Hoje, avalio que podemos tecer diversos elogios a doutrina processual, em que pese a lentidão observada em alguns momentos no Poder Judiciário, seja por déficit de profissionais ou, ainda, problemas estruturais em sentido lato. O ponto positivo é que, com o advento da forte fiscalização do CNJ – Conselho Nacional de Justiça, estamos observando uma revolução no dito poder, inclusive, na rapidez de atendimento aos consulentes.
Fato é que, com o advento do novo código e no mesmo sentido, notamos que algumas premissas do passado foram superadas (o que é positivo), como a não possibilidade até então do magistrado "interferir" no processo (atuava sempre na figura de neutralidade), o que é questionável ante real necessidade do mesmo provocar as partes e pontos controversos, justamente para seu esclarecimento e melhor definição judicial (sentença e demais decisões judiciais diversas). Sempre elencamos que o magistrado pode e deve ter uma postura ativa na solução do conflito, respeitando os limites impostos seja pela lei orgânica da magistratura, Código de Processo Civil e Constituição Federal. O magistrado não deve ser o protagonista da relação processual, mas tem por função buscar o melhor direito ao caso trazido a sua baila.
Não obstante, é permitido pela legislação processual doravante vigente que as partes possam estabelecer critérios ativos (ainda em fase administrativa / celebração do instrumento contratual) para eventual trâmite processual e seu respectivo desenrolar, o que traz uma responsabilidade a todos os envolvidos, bem como, ao respeitado Poder Judiciário, que deve atuar como fiscal efetivo e regulador do conteúdo transacionado eventualmente pelas partes e, levado ao judiciário para definição. Certos ditames podem ser transacionados no cerne processual, o que é positivo.
Esperamos do Judiciário no século XXI uma postura ativa, isto é, que force positivamente as partes e sociedade a promoverem a autocomposição, resolvendo os imbróglios com celeridade e qualidade. Via de regra, uma sociedade com menos ações judiciais, é uma sociedade com mais resoluções administrativas e equilíbrio. Para tanto, é necessário que o próprio judiciário seja maleável e forneça condições para as partes percorrerem o caminho processual desejado e que seja mais rápido ou assertivo, relativizando o feito, bem como, atuando na condição de fiscal da lei. Nem sempre um Judiciário atuante ao extremo é sinônimo de uma sociedade bem desenvolvida, carecendo de avaliar cada caso.
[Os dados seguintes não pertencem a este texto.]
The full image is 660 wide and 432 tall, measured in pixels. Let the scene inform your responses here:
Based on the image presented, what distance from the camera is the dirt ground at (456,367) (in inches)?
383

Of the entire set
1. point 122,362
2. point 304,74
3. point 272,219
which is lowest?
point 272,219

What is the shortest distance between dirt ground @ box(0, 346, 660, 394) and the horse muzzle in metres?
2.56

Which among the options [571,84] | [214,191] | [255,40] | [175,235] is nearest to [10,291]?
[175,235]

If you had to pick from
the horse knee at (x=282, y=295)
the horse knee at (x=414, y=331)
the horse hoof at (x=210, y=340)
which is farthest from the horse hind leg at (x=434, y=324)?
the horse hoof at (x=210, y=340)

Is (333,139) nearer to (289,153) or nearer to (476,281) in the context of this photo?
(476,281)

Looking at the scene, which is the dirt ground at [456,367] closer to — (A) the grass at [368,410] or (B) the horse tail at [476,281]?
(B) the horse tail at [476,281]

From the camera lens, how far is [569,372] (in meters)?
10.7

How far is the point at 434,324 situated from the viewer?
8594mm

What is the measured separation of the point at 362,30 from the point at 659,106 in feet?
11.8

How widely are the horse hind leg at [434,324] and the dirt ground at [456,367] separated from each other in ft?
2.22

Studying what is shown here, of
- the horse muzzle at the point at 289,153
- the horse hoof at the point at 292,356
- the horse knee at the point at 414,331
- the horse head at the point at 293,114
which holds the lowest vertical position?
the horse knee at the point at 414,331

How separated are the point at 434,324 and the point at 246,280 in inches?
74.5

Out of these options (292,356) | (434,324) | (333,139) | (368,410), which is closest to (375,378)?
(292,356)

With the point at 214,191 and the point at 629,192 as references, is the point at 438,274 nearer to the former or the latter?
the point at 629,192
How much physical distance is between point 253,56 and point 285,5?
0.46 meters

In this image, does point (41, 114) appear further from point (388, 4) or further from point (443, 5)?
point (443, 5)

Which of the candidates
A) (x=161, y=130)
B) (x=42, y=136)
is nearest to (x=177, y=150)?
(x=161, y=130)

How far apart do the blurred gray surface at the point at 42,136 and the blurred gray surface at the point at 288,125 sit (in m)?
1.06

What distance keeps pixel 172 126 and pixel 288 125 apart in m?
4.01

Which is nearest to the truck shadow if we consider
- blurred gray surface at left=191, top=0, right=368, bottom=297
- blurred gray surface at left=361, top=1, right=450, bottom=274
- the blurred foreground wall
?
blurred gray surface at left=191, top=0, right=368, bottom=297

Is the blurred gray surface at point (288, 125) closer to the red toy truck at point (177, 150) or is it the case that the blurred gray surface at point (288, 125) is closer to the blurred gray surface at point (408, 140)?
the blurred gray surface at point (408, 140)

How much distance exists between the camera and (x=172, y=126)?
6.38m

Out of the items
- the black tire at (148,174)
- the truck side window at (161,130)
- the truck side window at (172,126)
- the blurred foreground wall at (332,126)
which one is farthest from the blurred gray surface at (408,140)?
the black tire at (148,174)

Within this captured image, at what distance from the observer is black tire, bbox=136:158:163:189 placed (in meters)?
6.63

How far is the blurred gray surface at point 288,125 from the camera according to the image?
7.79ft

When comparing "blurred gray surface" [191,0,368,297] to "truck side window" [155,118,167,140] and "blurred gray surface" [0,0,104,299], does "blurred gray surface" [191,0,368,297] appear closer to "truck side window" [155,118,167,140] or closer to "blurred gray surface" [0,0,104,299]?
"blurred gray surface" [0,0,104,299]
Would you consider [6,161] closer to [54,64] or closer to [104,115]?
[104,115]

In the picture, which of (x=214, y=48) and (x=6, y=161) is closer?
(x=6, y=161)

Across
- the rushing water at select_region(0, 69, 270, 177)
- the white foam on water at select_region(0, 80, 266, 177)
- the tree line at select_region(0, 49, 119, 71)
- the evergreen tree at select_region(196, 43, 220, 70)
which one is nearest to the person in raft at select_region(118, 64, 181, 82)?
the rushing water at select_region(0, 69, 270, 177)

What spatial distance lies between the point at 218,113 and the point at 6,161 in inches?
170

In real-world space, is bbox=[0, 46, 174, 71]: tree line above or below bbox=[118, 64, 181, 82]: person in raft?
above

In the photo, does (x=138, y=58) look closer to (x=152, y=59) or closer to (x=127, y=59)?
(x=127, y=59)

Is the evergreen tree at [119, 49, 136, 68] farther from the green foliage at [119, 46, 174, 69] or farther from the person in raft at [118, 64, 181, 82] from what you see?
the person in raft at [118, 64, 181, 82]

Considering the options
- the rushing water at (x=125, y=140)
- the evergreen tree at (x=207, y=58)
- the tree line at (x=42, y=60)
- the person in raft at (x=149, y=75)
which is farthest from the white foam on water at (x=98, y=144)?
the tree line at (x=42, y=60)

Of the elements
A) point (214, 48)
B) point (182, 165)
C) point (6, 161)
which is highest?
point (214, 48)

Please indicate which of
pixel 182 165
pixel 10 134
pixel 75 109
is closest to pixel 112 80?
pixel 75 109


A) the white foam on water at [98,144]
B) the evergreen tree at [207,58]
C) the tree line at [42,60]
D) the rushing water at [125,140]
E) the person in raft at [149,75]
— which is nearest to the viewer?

Em tal seara, trataremos no referido artigo sobre os limites impostos pelo Judiciário e Código de Processo Civil para a intervenção estatal na composição efetivada pelas partes ou trato efetivado anteriormente ao cerne judicial, pontos que podem ou não ser transacionados e modificados no decorrer do contexto judicial e, ainda, limites plausíveis para serem superados ou não em tal assunto.
É possível elencar que tais temas ainda são pouco explorados na doutrina e jurisprudência, cabendo sim uma análise crítica e técnica de tal temática, que fatalmente sobrecarregará o estimado judiciário.
II. Explanação
O Código de Processo Civil atual, vigente desde 2015, ainda sofre com a necessidade de consolidação de alguns temas em específico, em especial o assunto ora abordado do artigo 190 do diploma legal, que colacionamos:
"...Art. 190. Versando o processo sobre direitos que admitam autocomposição, é lícito às partes plenamente capazes estipular mudanças no procedimento para ajustá-lo às especificidades da causa e convencionar sobre os seus ônus, poderes, faculdades e deveres processuais, antes ou durante o processo.
Parágrafo único. De ofício ou a requerimento, o juiz controlará a validade das convenções previstas neste artigo, recusando-lhes aplicação somente nos casos de nulidade ou de inserção abusiva em contrato de adesão ou em que alguma parte se encontre em manifesta situação de vulnerabilidade....".
Observe que, é licito as partes estipularem mudanças no procedimento do processo ou outros pontos que aparentemente possam facilitar o desenrolar da ação, entretanto, qual o limite para tanto, bem como, o ponto final para uma eventual intervenção processual do magistrado? Não está claro, no momento, todo o liame do que pode vir a ser transacionado, inclusive, se o juiz pode e deve intervir em determinada arbitrariedade que desequilibre a relação processual, pensando nos mais diversos aspectos. Ao nosso entendimento, cabe sim ao juiz tal intervenção, se o caso solicitar.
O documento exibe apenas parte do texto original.